Şimdi barolara çok iş düşüyor. Mağdur ailelerin tek tek kapılarını çalıp insanları elektrik şirketine dava açmaya ikna etmek. Bu iş için sadece avukatlar yetmez tüm muhalif partililerin onlarla birlikte olmaları ve gönüllülerin de kapıları çalmaları gerekir. Sonra mağdurlar ve gönüllüler dava dilekçeleri ellerinde adalet saraylarının önünde hakları için sıraya girmeliler. Düşünün yüzlerce kişi dilekçelerini vermek için bekliyor. Tamam dayak yiyebilirler, coplanabilirler, hatta içeri alınabilirler ama onlar evlerini, verimli topraklarını, hayvanlarını en önemlisi de anılarını yitirdiler. Vız gelir tırıs gider. Ülkemizde hayvan haklarını, doğayı korumayı iş edinmiş pek çok dernek var. Onlar da sırada olmalı.
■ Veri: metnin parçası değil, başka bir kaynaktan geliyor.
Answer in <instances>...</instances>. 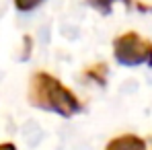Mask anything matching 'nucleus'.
<instances>
[{"label":"nucleus","instance_id":"obj_1","mask_svg":"<svg viewBox=\"0 0 152 150\" xmlns=\"http://www.w3.org/2000/svg\"><path fill=\"white\" fill-rule=\"evenodd\" d=\"M33 89H35L33 103L41 105V107L53 109V111H58L62 115H70V113H74L78 109V101L74 99V95L68 93L56 78L39 74L37 80L33 82Z\"/></svg>","mask_w":152,"mask_h":150},{"label":"nucleus","instance_id":"obj_2","mask_svg":"<svg viewBox=\"0 0 152 150\" xmlns=\"http://www.w3.org/2000/svg\"><path fill=\"white\" fill-rule=\"evenodd\" d=\"M115 58L126 66H136L144 62L152 64V45L140 35L127 33L115 41Z\"/></svg>","mask_w":152,"mask_h":150},{"label":"nucleus","instance_id":"obj_3","mask_svg":"<svg viewBox=\"0 0 152 150\" xmlns=\"http://www.w3.org/2000/svg\"><path fill=\"white\" fill-rule=\"evenodd\" d=\"M107 150H146V146L136 136H121V138L113 140Z\"/></svg>","mask_w":152,"mask_h":150},{"label":"nucleus","instance_id":"obj_4","mask_svg":"<svg viewBox=\"0 0 152 150\" xmlns=\"http://www.w3.org/2000/svg\"><path fill=\"white\" fill-rule=\"evenodd\" d=\"M41 0H17V6L21 8V10H31L33 6H37Z\"/></svg>","mask_w":152,"mask_h":150},{"label":"nucleus","instance_id":"obj_5","mask_svg":"<svg viewBox=\"0 0 152 150\" xmlns=\"http://www.w3.org/2000/svg\"><path fill=\"white\" fill-rule=\"evenodd\" d=\"M0 150H15V146H10V144H0Z\"/></svg>","mask_w":152,"mask_h":150}]
</instances>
İçinizden "Hayal kurma Işıl" diye geçirdiğinizi biliyorum. Bu bir hayal değil, şimdilerde rehine olan Can Atalay ve arkadaşları Soma faciası sonrası az kapı dolaşmadılar. Buradan Can'a selam gönderiyorum. İyi ki hayali gerçek yapmak için çalıştın.
Ülke tam da uçuruma düşmeye başlıyor çünkü su yok! Özellikle Hatay'da ilgililerin belirttiği gibi sadece 60 günlük su kalmış. Ege Bölgesi de susuz, Konya'daki yeraltı sularının çekilmesiyle oluşan obrukların sayısı 1000'i aşmış. Bir zamanlar "Su zenginiyiz" diye çok övünürdük, Karadeniz'de uyduruk HES adlı elektrik santralları yaparak Karadeniz'in gürül gürül akan derelerini kuruttuk. Orman alanlarını her şey dahil oteller yaparak görgüsüz yazlık siteler yaparak yok ettik. "Su zenginiyiz" diye övünürken "su fakiri" olduk.